§ **WRITTEN REQUEST**
Can you write out the whole listing exactly?

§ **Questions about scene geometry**
***
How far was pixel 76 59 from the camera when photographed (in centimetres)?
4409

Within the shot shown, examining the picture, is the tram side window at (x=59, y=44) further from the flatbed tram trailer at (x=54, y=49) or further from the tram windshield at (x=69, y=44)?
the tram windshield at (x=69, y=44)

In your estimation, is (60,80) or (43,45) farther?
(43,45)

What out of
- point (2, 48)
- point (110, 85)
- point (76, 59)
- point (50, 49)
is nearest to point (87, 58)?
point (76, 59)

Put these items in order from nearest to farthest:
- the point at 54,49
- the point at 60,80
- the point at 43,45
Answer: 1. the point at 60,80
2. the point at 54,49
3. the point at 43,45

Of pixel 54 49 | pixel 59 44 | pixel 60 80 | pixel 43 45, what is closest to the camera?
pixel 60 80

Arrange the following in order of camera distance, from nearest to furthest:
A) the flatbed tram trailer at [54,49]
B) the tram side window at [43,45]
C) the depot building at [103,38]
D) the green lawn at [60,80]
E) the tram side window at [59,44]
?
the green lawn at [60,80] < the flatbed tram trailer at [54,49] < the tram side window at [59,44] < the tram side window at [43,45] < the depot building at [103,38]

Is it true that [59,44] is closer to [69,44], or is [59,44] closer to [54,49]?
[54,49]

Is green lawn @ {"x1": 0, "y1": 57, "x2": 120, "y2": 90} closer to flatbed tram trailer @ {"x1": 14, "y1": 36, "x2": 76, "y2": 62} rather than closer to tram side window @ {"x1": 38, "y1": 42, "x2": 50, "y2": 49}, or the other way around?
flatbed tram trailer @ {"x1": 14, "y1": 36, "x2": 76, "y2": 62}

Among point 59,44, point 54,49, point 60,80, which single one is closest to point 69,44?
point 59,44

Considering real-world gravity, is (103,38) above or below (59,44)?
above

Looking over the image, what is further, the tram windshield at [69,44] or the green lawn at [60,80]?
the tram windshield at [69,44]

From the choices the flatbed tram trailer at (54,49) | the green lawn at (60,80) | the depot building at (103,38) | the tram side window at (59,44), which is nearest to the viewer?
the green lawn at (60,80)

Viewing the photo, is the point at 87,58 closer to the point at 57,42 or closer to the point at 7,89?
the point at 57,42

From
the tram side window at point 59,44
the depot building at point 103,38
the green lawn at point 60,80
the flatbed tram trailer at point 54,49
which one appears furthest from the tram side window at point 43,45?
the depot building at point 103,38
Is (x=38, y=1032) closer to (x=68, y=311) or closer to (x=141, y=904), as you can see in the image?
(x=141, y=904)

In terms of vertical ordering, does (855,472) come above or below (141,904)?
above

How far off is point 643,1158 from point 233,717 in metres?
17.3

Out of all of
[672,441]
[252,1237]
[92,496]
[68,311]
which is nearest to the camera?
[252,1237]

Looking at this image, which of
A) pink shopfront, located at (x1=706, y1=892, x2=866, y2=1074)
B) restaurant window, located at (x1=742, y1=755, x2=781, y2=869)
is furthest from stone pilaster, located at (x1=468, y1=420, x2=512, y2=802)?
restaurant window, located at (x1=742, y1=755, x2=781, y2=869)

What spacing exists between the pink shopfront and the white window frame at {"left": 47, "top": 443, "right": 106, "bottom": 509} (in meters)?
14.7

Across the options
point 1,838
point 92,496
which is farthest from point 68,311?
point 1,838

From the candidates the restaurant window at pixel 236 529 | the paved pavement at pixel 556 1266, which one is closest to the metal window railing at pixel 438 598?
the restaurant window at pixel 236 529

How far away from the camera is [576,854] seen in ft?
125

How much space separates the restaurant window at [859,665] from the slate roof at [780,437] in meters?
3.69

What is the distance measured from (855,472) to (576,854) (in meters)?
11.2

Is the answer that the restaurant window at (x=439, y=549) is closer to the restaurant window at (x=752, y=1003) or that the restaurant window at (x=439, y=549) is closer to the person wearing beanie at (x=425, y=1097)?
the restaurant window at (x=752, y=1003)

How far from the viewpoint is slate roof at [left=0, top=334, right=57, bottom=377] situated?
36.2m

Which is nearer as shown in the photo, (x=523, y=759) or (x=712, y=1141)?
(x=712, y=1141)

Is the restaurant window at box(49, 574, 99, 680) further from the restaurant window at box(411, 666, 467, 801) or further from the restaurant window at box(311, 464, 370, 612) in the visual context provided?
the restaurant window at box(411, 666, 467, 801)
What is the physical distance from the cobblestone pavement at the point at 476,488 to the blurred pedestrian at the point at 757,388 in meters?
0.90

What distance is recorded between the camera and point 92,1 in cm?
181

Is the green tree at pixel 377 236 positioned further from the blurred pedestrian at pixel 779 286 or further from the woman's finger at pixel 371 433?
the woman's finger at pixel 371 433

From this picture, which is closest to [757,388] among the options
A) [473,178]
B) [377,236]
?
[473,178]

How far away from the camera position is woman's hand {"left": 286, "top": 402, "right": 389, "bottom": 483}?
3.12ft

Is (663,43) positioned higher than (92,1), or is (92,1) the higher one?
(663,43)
***
§ **RESULT BELOW**
How far was pixel 76 59 from the camera when photographed (in centimetres)?
4409

Within the shot shown, examining the picture, is the tram side window at (x=59, y=44) further from the flatbed tram trailer at (x=54, y=49) or further from the tram windshield at (x=69, y=44)?
the tram windshield at (x=69, y=44)

In your estimation, is (60,80) or (43,45) farther?
(43,45)

What out of
- point (2, 48)
- point (110, 85)
- point (76, 59)
- point (50, 49)
is nearest to point (87, 58)?
point (76, 59)

Put these items in order from nearest to farthest:
- the point at 54,49
- the point at 60,80
- the point at 43,45
Answer: 1. the point at 60,80
2. the point at 54,49
3. the point at 43,45

Of pixel 54 49 | pixel 59 44 | pixel 60 80 | pixel 43 45, what is closest to the camera?
pixel 60 80

Arrange the following in order of camera distance, from nearest to furthest:
A) the flatbed tram trailer at [54,49]
B) the tram side window at [43,45]
C) the depot building at [103,38]
D) the green lawn at [60,80]
E) the tram side window at [59,44]
?
the green lawn at [60,80] < the flatbed tram trailer at [54,49] < the tram side window at [59,44] < the tram side window at [43,45] < the depot building at [103,38]

Is it true that [59,44] is closer to [69,44], or is [59,44] closer to [54,49]?
[54,49]

Is green lawn @ {"x1": 0, "y1": 57, "x2": 120, "y2": 90} closer to flatbed tram trailer @ {"x1": 14, "y1": 36, "x2": 76, "y2": 62} rather than closer to tram side window @ {"x1": 38, "y1": 42, "x2": 50, "y2": 49}, or the other way around?
flatbed tram trailer @ {"x1": 14, "y1": 36, "x2": 76, "y2": 62}

Among point 59,44, point 54,49, point 60,80, which single one is closest to point 69,44?
point 59,44

Considering real-world gravity, is (103,38) above or below (59,44)?
above

Looking over the image, what is further, the tram windshield at [69,44] or the green lawn at [60,80]?
the tram windshield at [69,44]

From the choices the flatbed tram trailer at (54,49) | the green lawn at (60,80) | the depot building at (103,38) | the tram side window at (59,44), which is nearest to the viewer?
the green lawn at (60,80)

Viewing the photo, is the point at 87,58 closer to the point at 57,42 or closer to the point at 7,89?
the point at 57,42

From
the tram side window at point 59,44
the depot building at point 103,38
the green lawn at point 60,80
the flatbed tram trailer at point 54,49
which one appears furthest from the tram side window at point 43,45?
the depot building at point 103,38
Is (x=38, y=1032) closer to (x=68, y=311) or closer to (x=141, y=904), as you can see in the image?
(x=141, y=904)

In terms of vertical ordering, does (855,472) come above or below (141,904)?
above

How far off is point 643,1158 from point 233,717 in metres?
17.3

Out of all of
[672,441]
[252,1237]
[92,496]
[68,311]
which is nearest to the camera?
[252,1237]

Looking at this image, which of
A) pink shopfront, located at (x1=706, y1=892, x2=866, y2=1074)
B) restaurant window, located at (x1=742, y1=755, x2=781, y2=869)
is furthest from stone pilaster, located at (x1=468, y1=420, x2=512, y2=802)?
restaurant window, located at (x1=742, y1=755, x2=781, y2=869)

What spacing exists between the pink shopfront and the white window frame at {"left": 47, "top": 443, "right": 106, "bottom": 509} (in meters)?
14.7

Across the options
point 1,838
point 92,496
which is farthest from point 68,311?
point 1,838

From the candidates the restaurant window at pixel 236 529 | the paved pavement at pixel 556 1266, which one is closest to the metal window railing at pixel 438 598?
the restaurant window at pixel 236 529

How far away from the camera is [576,854] seen in ft?
125

How much space separates the restaurant window at [859,665] from the slate roof at [780,437] in meters?
3.69

What is the distance measured from (855,472) to (576,854) (in meters)?
11.2

Is the answer that the restaurant window at (x=439, y=549) is closer to the restaurant window at (x=752, y=1003) or that the restaurant window at (x=439, y=549) is closer to the person wearing beanie at (x=425, y=1097)?
the restaurant window at (x=752, y=1003)

How far from the viewpoint is slate roof at [left=0, top=334, right=57, bottom=377] situated?
36.2m

Which is nearer as shown in the photo, (x=523, y=759) or (x=712, y=1141)?
(x=712, y=1141)

Is the restaurant window at box(49, 574, 99, 680) further from the restaurant window at box(411, 666, 467, 801) or further from the restaurant window at box(311, 464, 370, 612) in the visual context provided?
the restaurant window at box(411, 666, 467, 801)
What is the physical distance from the cobblestone pavement at the point at 476,488 to the blurred pedestrian at the point at 757,388 in meters?
0.90

What distance is recorded between the camera and point 92,1 in cm?
181

Is the green tree at pixel 377 236 positioned further from the blurred pedestrian at pixel 779 286 or further from the woman's finger at pixel 371 433?
the woman's finger at pixel 371 433

From this picture, which is closest to [757,388] among the options
A) [473,178]
B) [377,236]
?
[473,178]

How far away from the camera position is woman's hand {"left": 286, "top": 402, "right": 389, "bottom": 483}?
3.12ft

Is (663,43) positioned higher than (92,1), or is (92,1) the higher one?
(663,43)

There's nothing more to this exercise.